I have a loop of instructions, such as (pseudocode):
for i = 1 to 1000000
// Process the ith input
doSomething(input[i])
end
This takes a long time to complete. I would like to output some kind of progress and more importantly remaining time estimate to the user, so that they can decide whether they should just sit there twiddling their thumbs, go get some coffee, go for a walk, or go on a weeklong vacation to Europe while the algorithm crunches its numbers.
To simplify matters, you can assume the number of iterations will be large (for instance, larger than 100, so you can print progress at every percentile).
A common algorithm is to simply measure the time the last iteration took, then multiply that by the number of iterations left and give that as output. This breaks down if each iteration can vary a lot in how long it takes to execute.
Another approach is to divide the time passed since the first iteration, by the number of iterations completed, and then multiply that by remaining iterations. This breaks down if durations of iterations are not evenly distributed. For example, if the first few inputs are "difficult" and get easier towards the end of the input array, the algorithm will overestimate remaining time until it is almost finished (at which point it will overestimate very slightly).
So how can one get a better estimate of remaining time when the time each iteration will take is a non-straightforward, arbitrary function (such that simply analytically deriving and implementing the time-to-complete of each iteration is impractical) of the iteration ordinate?

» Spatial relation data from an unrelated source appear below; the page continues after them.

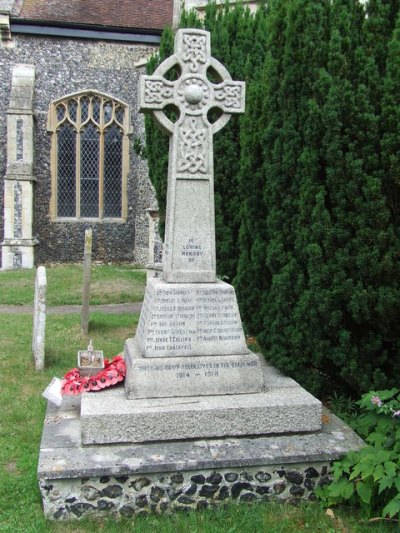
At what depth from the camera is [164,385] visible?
400 cm

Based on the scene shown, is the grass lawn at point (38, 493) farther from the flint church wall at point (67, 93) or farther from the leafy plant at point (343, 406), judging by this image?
the flint church wall at point (67, 93)

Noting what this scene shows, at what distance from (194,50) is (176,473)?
282 centimetres

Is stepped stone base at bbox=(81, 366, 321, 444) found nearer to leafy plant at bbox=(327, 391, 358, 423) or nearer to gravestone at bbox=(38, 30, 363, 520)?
gravestone at bbox=(38, 30, 363, 520)

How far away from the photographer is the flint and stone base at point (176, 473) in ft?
11.4

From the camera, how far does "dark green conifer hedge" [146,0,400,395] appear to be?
4262mm

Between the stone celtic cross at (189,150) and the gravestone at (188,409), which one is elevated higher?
the stone celtic cross at (189,150)

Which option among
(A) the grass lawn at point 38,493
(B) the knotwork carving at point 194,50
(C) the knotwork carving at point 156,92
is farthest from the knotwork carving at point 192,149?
(A) the grass lawn at point 38,493

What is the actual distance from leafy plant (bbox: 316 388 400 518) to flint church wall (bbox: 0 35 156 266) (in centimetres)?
1329

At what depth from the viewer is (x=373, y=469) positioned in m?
3.32

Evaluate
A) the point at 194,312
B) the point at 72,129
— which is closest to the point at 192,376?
the point at 194,312

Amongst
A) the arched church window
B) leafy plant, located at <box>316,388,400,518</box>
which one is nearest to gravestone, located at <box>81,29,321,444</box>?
leafy plant, located at <box>316,388,400,518</box>

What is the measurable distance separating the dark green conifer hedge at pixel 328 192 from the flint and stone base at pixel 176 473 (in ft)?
3.37

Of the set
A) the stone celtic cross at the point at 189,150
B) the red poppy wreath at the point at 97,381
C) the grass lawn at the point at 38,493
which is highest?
the stone celtic cross at the point at 189,150

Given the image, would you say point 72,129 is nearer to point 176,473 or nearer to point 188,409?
point 188,409
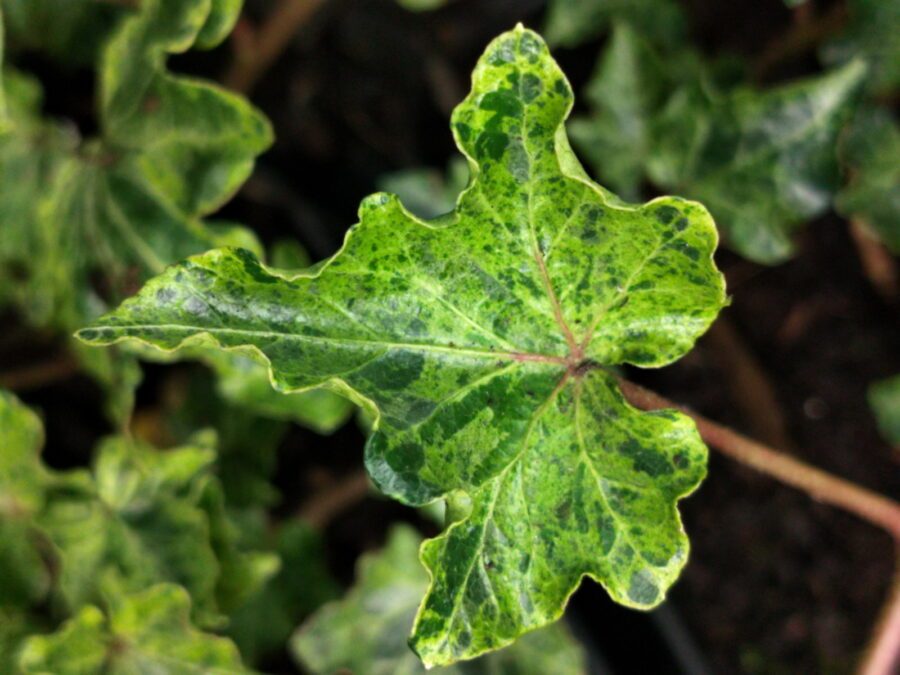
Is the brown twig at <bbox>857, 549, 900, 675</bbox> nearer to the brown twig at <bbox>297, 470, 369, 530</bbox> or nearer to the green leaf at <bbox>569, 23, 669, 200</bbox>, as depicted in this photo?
the green leaf at <bbox>569, 23, 669, 200</bbox>

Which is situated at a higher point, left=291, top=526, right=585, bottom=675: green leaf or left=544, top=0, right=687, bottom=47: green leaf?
left=544, top=0, right=687, bottom=47: green leaf

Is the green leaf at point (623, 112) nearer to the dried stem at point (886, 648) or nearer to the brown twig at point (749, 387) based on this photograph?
the brown twig at point (749, 387)

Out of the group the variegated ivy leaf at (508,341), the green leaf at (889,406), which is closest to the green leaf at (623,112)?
the green leaf at (889,406)

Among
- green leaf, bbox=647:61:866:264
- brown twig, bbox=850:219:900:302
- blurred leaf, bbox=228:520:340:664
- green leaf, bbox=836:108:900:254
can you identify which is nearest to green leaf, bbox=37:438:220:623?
blurred leaf, bbox=228:520:340:664

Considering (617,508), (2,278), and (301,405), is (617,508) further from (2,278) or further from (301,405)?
(2,278)

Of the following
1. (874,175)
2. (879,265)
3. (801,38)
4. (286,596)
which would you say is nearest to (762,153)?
(874,175)

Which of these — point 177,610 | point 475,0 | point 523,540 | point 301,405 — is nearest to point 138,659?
point 177,610
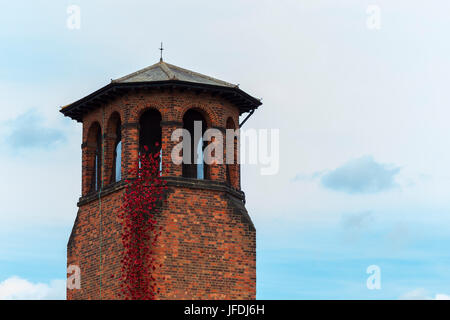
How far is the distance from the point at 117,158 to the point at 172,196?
2.82 metres

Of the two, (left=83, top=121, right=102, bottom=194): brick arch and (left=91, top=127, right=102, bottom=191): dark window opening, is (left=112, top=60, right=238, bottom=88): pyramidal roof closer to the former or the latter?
(left=83, top=121, right=102, bottom=194): brick arch

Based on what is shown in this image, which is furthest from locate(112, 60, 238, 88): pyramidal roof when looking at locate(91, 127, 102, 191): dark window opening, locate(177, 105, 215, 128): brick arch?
locate(91, 127, 102, 191): dark window opening

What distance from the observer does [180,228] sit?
3241cm

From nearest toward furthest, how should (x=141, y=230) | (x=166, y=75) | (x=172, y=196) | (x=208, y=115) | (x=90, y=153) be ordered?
1. (x=141, y=230)
2. (x=172, y=196)
3. (x=166, y=75)
4. (x=208, y=115)
5. (x=90, y=153)

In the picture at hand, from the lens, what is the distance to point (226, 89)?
33906 millimetres

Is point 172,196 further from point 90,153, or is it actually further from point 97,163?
point 90,153

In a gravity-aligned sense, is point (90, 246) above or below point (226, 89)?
below

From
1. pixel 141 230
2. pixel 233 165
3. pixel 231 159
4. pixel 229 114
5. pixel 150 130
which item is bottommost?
pixel 141 230

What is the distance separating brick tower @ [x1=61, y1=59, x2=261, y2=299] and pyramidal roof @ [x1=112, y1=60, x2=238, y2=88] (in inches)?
1.8

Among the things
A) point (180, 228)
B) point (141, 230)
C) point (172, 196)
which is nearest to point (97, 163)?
point (172, 196)
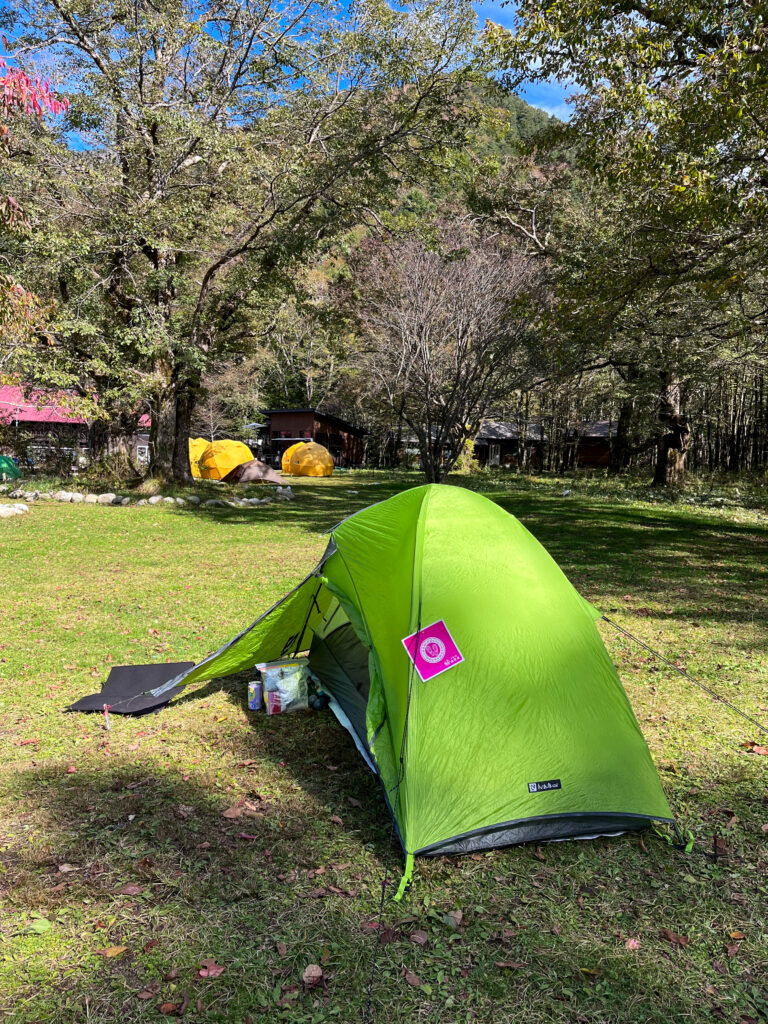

Two ideas I can imagine might be fruitful avenues of research, but am unable to fully explore myself at this time:
Why computationally intensive solutions (like fitting equations) are okay:
Firstly, for truly large tasks where this discussion is worthwhile, run time may be measured in hours or days. Complicated mathematical operations these days take milliseconds, so the added burden would not be great - in my above example, clearly doSomething
takes so long as to dwarf the cost of doing some math, otherwise I would not care so much about precisely estimating remaining time in the first place.
Second, it is possible to, for instance, bin iterations into percentiles. Then, instead of operating on a dataset of "iterations complete vs. time taken" the estimator would operate on a dataset of "percent complete vs. time taken" which has at most 100 data points. This affords further complexity: Say your task takes a day or more to complete. Estimating remaining time only once each percent of it is complete means 100 evaluations of the estimator function. When you already take a day, an extra minute and a half for estimating remaining time isn't a big deal, but that already gives you a 1 second window for fitting equations and what not - 1 second is a lot of time for doing math on a modern system. As such, I welcome computationally intensive solutions.
tl;dr: How to over-engineer an accurate remaining time estimator function for very lengthy tasks.
In addition to Penguino's algorithm: instead of fitting n and f(n) you might want to fit log(n) and log(f(n)). As long as your complexity is polynomial this will work.